Statalist The Stata Listserver


[Date Prev][Date Next][Thread Prev][Thread Next][Date index][Thread index]

Re: RE: st: Re: Creating a unique identifier from a string and byte variable


From   "Gauri Khanna" <[email protected]>
To   [email protected]
Subject   Re: RE: st: Re: Creating a unique identifier from a string and byte variable
Date   Tue, 03 Apr 2007 10:48:48 +0000

Dear Mr. Cox,

Thank you for your response.

I just looked at the manual again and I had mistakenly placed the commas as you correctly pointed out. So the -concat- option works.

The -group- option, however, is not running through as my computer stalls(it has been giving me problems).

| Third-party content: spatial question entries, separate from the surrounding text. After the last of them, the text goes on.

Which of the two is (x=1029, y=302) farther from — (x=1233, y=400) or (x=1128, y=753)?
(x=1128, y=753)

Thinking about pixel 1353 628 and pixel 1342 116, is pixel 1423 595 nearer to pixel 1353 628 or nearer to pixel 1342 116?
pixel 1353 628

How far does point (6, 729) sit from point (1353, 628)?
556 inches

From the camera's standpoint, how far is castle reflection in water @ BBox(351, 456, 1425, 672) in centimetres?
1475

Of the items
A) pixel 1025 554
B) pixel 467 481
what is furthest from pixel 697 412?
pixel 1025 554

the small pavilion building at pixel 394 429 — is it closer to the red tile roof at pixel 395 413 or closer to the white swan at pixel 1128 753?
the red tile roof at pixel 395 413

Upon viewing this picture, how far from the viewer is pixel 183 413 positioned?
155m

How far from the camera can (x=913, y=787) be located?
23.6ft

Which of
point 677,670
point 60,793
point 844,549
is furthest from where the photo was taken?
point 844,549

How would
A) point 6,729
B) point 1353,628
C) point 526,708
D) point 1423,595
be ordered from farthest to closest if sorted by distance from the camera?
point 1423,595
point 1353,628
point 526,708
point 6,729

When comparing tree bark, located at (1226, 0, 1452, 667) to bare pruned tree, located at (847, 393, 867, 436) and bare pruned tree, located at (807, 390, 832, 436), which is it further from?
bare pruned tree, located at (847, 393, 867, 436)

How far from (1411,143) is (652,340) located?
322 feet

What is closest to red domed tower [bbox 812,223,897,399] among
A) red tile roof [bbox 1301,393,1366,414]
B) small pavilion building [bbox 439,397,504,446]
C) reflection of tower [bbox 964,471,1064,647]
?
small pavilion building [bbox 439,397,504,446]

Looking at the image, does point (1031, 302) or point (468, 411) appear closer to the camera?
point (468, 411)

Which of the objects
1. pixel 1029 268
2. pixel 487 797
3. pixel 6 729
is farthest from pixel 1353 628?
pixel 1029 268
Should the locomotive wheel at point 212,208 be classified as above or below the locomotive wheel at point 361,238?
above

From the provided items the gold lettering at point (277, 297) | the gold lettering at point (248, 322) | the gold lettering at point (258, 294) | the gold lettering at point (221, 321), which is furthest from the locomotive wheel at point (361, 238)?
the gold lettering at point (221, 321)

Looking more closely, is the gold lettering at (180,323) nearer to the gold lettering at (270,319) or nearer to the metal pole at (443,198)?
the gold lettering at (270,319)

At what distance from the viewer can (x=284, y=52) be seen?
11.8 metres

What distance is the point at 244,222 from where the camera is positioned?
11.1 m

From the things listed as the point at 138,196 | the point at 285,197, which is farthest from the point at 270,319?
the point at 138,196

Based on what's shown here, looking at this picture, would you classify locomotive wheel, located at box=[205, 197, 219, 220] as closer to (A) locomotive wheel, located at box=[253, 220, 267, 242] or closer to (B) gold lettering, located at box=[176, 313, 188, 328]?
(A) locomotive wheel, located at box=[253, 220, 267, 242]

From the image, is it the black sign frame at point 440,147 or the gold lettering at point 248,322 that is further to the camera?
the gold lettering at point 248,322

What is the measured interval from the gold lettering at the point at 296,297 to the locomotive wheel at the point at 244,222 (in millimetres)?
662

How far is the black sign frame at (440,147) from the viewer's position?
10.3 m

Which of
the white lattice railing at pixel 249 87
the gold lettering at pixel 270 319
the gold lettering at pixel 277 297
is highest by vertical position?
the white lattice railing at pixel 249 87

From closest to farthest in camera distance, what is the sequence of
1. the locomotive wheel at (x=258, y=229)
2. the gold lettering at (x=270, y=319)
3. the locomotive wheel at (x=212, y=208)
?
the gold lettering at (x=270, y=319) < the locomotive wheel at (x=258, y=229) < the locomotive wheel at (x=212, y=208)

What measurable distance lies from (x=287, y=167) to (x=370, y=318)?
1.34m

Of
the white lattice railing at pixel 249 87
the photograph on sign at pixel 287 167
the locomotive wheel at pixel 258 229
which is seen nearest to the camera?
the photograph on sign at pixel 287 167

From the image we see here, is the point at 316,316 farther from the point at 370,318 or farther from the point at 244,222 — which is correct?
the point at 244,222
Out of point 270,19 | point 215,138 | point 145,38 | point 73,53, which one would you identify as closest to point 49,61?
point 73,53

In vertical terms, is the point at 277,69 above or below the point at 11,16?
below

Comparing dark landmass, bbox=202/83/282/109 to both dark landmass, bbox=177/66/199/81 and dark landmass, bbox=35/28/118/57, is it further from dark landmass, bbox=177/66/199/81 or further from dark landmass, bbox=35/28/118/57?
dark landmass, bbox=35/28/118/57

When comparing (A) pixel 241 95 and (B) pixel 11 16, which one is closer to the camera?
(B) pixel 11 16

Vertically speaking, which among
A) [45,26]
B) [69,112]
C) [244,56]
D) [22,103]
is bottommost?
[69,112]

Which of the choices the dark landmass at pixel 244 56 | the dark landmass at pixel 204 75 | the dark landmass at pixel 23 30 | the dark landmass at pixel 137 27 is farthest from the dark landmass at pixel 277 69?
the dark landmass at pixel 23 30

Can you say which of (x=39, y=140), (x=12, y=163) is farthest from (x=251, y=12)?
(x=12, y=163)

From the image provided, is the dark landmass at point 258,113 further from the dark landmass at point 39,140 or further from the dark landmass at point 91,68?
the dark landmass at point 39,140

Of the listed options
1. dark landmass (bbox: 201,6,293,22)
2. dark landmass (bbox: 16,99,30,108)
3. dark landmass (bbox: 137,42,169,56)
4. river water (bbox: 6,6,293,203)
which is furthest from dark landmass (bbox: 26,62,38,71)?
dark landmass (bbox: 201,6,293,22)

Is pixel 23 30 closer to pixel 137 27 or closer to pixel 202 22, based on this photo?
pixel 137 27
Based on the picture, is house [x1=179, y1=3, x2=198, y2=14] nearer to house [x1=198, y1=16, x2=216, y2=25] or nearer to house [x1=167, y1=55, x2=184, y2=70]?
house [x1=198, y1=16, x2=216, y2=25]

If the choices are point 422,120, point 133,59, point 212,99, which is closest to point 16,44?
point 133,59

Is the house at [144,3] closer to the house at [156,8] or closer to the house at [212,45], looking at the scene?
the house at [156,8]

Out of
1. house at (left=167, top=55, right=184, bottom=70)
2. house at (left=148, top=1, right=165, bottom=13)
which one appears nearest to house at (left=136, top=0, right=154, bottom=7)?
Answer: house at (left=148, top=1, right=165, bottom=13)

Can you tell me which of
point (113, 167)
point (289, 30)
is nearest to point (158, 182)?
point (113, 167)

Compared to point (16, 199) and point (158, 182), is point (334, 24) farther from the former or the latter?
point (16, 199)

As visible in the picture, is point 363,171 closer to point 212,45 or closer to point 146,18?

For the present moment, I will stick with the -concat- command.

Regards,

Gauri




From: n j cox <[email protected]>
Reply-To: [email protected]
To: [email protected]
Subject: Re: RE: st: Re: Creating a unique identifier from a string and byte variable
Date: Tue, 03 Apr 2007 10:54:37 +0100

Various problems here:

1. Sergiy advised using -string(caseid)-. I think he meant
-real(caseid)-.

2. Gauri had syntax errors with -egen, concat()-:

>egen idchild = concat(caseid, bidx)
>invalid syntax
>r(198);

>. egen idchild = concat(childcase, bidx)
>invalid syntax
>r(198);

-egen, concat()- is designed to be able to handle both string
and numeric variables. That is half the point. The help makes
this explicit:

------------------------------------ extract from -egen- help
concat(varlist) [, format(%fmt) decode maxlength(#) punct(pchars)]
may not be combined with by. It concatenates varlist to produce a
string variable. Values of string variables are unchanged. Values of
numeric variables are converted to string as is, or converted using a
format under option format(%fmt), or decoded under option decode, in
which case maxlength() may also be used to control the maximum label
length used. By default, variables are added end-to-end:
punct(pchars) may be used to specify punctuation, such as a space,
punct(" "), or a comma, punct(,).
------------------------------------

So, mixing string and numeric variables is never an issue for -egen,
concat()-. The real problem is different. The argument of -concat()-
is a varlist. Gauri has commas inside a varlist. That is illegal.
The logic is simple: Often you want to type

<command> <varlist> , <options>

Stata has to be clear where the varlist finishes and the options begin.
Hence the rule: no commas in varlists. See help on -varlist-.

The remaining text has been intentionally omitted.